Retired actor Mikhail Abdul Razak fined $13k for advertising and selling vapes via Instagram

Samuel Devaraj
The Straits Times
Mar 9, 2023

Using his Instagram account, retired local actor Mikhail Abdul Razak offered e-cigarettes for sale.

His illegal activity was detected by an officer from the Health Sciences Authority (HSA) in December 2019, during online surveillance of e-cigarette peddlers.

About a week later, Mikhail offered to sell multiple imitation tobacco products to an undercover HSA officer.

On Thursday, the 44-year-old, who is better known as Nick Mikhail, was fined $13,000 after he pleaded guilty to one charge of advertising the illegal products and six counts of either selling or offering to sell them. A total of 25 other similar charges were taken into consideration during his sentencing.

According to HSA prosecutor Caleb Looi, Mikhail had published an advertisement relating to imitation tobacco products on his Instagram account in October 2019.

The prosecutor said: “It was through the advertisement that Instagram users could start conversing with the accused in order to purchase imitation tobacco products or its components.”

On various occasions that year, he sold or offered to sell vapes to various Instagram users.

On Dec 20, 2019, for example, he sold to an Instagram user two vapes – one for $66 and the other for $80.

That same day, after he handed other illegal tobacco products to the undercover HSA officer, the officer identified himself. Mikhail’s car and home were then searched, and e-cigarettes and related paraphernalia were found and seized.

Mikhail admitted to having made some successful transactions and that he had earned about $2,500 to $3,000.

Mikhail, who has appeared on shows on Malay-language television channel Suria, told the court that he had committed the offences in 2019 during a desperate time, and that he was a different person now.

He paid $6,500 of the fine on Thursday, after the court allowed him to pay the remaining amount in instalments.

For illegally advertising tobacco products, he could have been jailed for up to six months, fined up to $10,000, or both.

━━━

- [Work task 1]: In the article, how much of his fine did Mikhail pay on the day of his sentencing?
- [Work task 2]: Write out the article's text starting with "On Thursday, the" and going on through "various Instagram users.".
- [Work task 3]: According to the prosecutor quoted in the article, why was Mikhail's Instagram advertisement important to his sales?
The listing that follows comes from a separate source and is unrelated to the article.

- [Supplied data]:
━━━

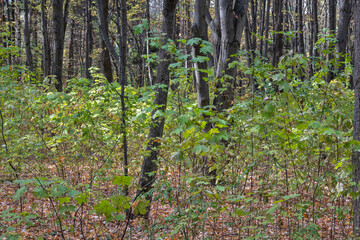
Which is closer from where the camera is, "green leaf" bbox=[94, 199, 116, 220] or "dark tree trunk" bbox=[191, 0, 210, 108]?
"green leaf" bbox=[94, 199, 116, 220]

━━━

- [Response box 1]: He paid $6,500 of the fine that day.

- [Response box 2]:
On Thursday, the 44-year-old, who is better known as Nick Mikhail, was fined $13,000 after he pleaded guilty to one charge of advertising the illegal products and six counts of either selling or offering to sell them. A total of 25 other similar charges were taken into consideration during his sentencing.

According to HSA prosecutor Caleb Looi, Mikhail had published an advertisement relating to imitation tobacco products on his Instagram account in October 2019.

The prosecutor said: “It was through the advertisement that Instagram users could start conversing with the accused in order to purchase imitation tobacco products or its components.”

On various occasions that year, he sold or offered to sell vapes to various Instagram users.

- [Response box 3]: The advertisement let Instagram users start conversing with him so they could buy imitation tobacco products or their components.